Dataset entries

= = =

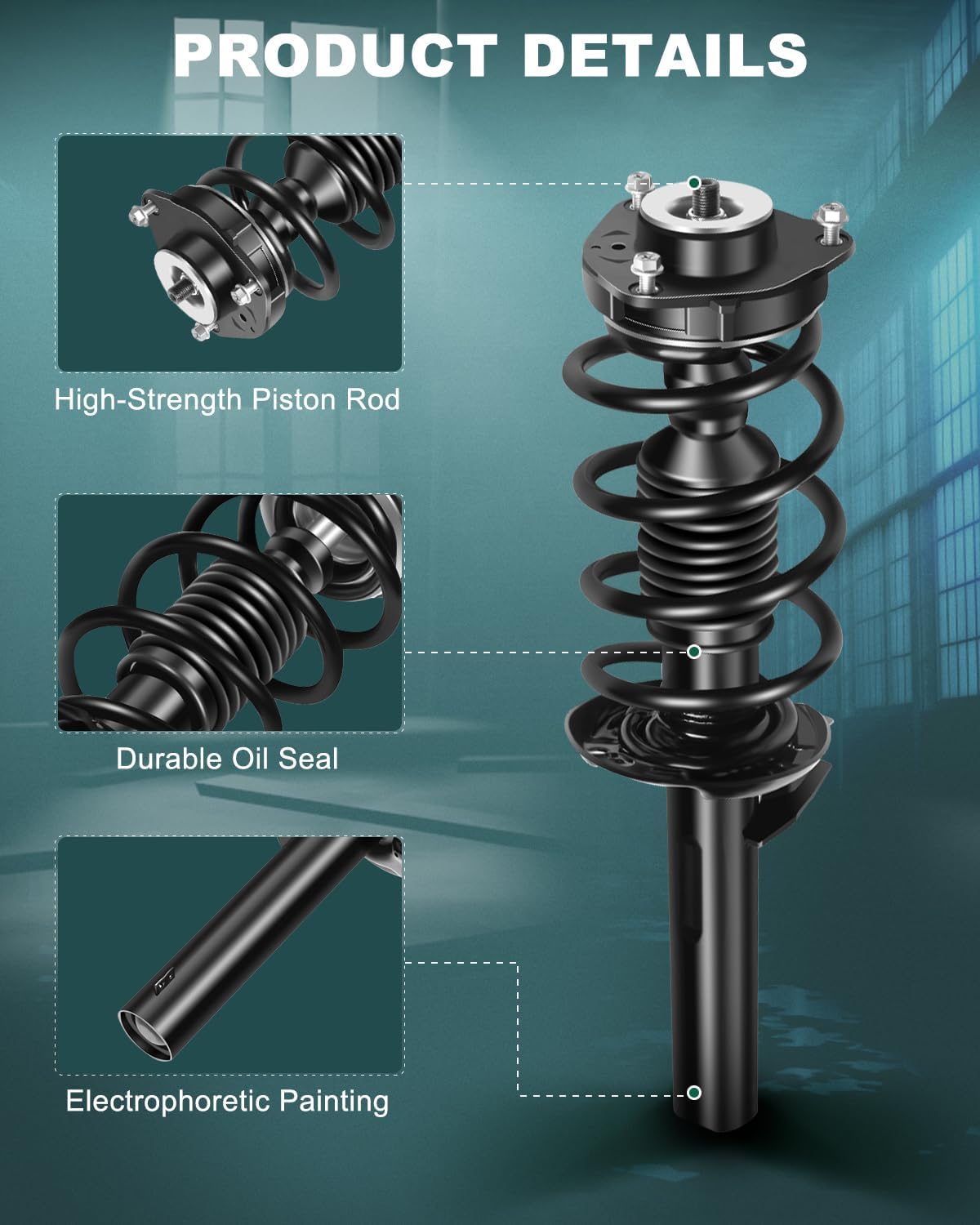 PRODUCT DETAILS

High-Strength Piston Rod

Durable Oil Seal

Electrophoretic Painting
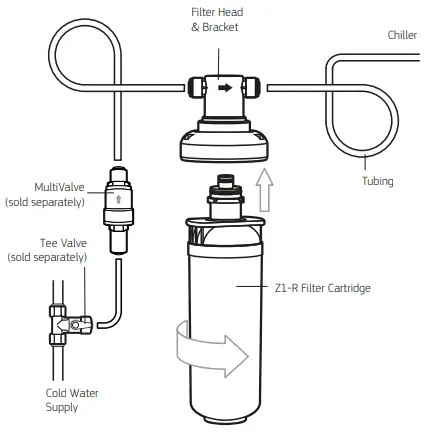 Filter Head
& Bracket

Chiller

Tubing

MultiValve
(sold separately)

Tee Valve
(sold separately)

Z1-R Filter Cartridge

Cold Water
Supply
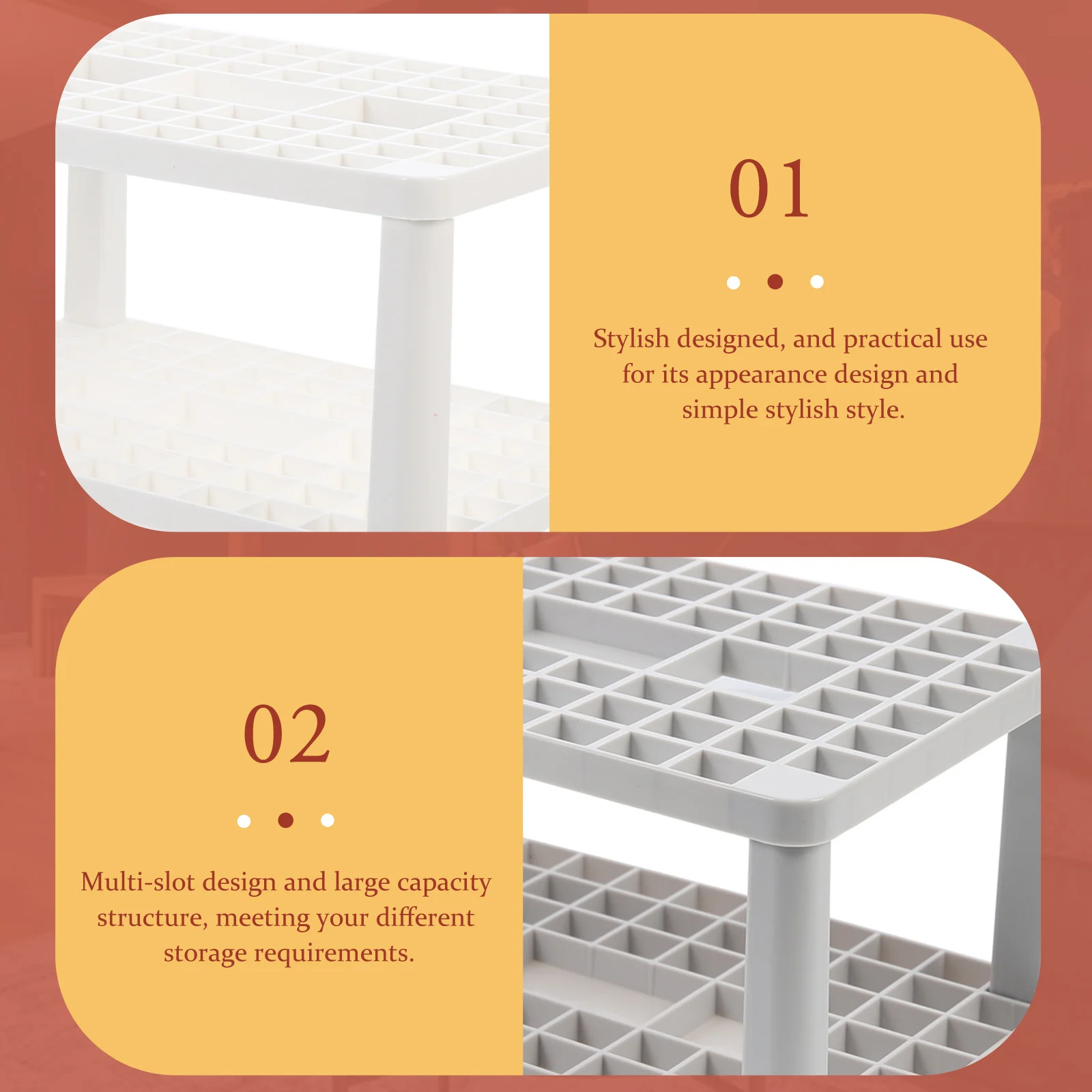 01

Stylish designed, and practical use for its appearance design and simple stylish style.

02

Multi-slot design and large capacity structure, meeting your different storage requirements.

= = =

= TASK TO COMPLETE =
Return each entry exactly as it stands above, apart from any images.

= EXERCISE OUTPUT =
 PRODUCT DETAILS

High-Strength Piston Rod

Durable Oil Seal

Electrophoretic Painting
 Filter Head
& Bracket

Chiller

Tubing

MultiValve
(sold separately)

Tee Valve
(sold separately)

Z1-R Filter Cartridge

Cold Water
Supply
 01

Stylish designed, and practical use for its appearance design and simple stylish style.

02

Multi-slot design and large capacity structure, meeting your different storage requirements.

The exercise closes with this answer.